Voting is only good for allocating trust.
It is very bad for running a business or even a project.
Such roles involve specialty skills and deep hands-on knowledge beyond the average voter's abilities.
Any solution needs to, at most, vote on who to hold accountable and then let them manage the allocated resources.
I wouldn't want to fly on a plane controlled by voting passengers.
(And I wouldn't want to own a company that worked that way either.)
Absolutely! This is why a voting system where the coding workers are delegates is now sub-optimal. The only people that should fill delegate roles are those whose mandates and delivery outcomes are transparent enough for the community to judge. Most stakeholders are not and should not need to be sitting alongside developers to have any control.
Stan, how do you envisage the delegate structure should best be utilised then? My view is something like this:
Remove the need for delegates to produce blocks and price feeds. Within the broad delegate group, there should be competitive subsets of delegates responsible for:
- managing the decentralised pool of (X=101?) block-producers
- managing the pool of price feed submitters
The "Head of Development" should be responsible for allocations amongst coders based on value produced, rather than being determined by broad stakeholder voting.

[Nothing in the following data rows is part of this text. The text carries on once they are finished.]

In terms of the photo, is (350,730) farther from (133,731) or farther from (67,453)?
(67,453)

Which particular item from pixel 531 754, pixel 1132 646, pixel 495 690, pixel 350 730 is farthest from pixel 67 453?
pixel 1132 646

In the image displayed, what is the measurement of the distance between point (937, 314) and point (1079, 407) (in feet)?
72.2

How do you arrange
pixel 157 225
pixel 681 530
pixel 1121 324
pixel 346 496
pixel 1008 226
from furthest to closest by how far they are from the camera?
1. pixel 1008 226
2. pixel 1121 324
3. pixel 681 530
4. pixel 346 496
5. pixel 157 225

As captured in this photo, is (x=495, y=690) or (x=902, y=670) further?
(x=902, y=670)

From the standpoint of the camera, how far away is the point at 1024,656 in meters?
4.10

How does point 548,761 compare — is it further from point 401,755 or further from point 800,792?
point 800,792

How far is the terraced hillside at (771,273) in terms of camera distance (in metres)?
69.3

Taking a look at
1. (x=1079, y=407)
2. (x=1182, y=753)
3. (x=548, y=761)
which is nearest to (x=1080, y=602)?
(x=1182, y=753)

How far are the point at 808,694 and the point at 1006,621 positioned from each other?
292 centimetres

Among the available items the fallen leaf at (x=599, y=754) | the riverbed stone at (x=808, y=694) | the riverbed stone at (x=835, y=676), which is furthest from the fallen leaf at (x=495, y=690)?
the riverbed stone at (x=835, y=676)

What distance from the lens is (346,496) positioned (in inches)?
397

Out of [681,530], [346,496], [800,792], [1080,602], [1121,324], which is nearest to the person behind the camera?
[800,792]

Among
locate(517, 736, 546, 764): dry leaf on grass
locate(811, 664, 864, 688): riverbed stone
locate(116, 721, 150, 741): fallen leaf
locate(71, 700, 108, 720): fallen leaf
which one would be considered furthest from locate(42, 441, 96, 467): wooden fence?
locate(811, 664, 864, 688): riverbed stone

In the "company model" delegates should be more like directors or managers, who are hired and fired on how well they allocate resources, including to others, to meet expected outcomes.
If this evolves in time toward a "network economy " model, the delegates would be more like public agents that are granted budgets to implement their public mandates, by allocating these to the service providers that best meet them. An entire system of decentralised governance could be built around this.
The key is that stakeholders need to delegate accountabilities, but always hold the collective power of conferring or removing that accountability if needs are not being met.Further, voluntary funding models should be strongly considered to complement anything else we do.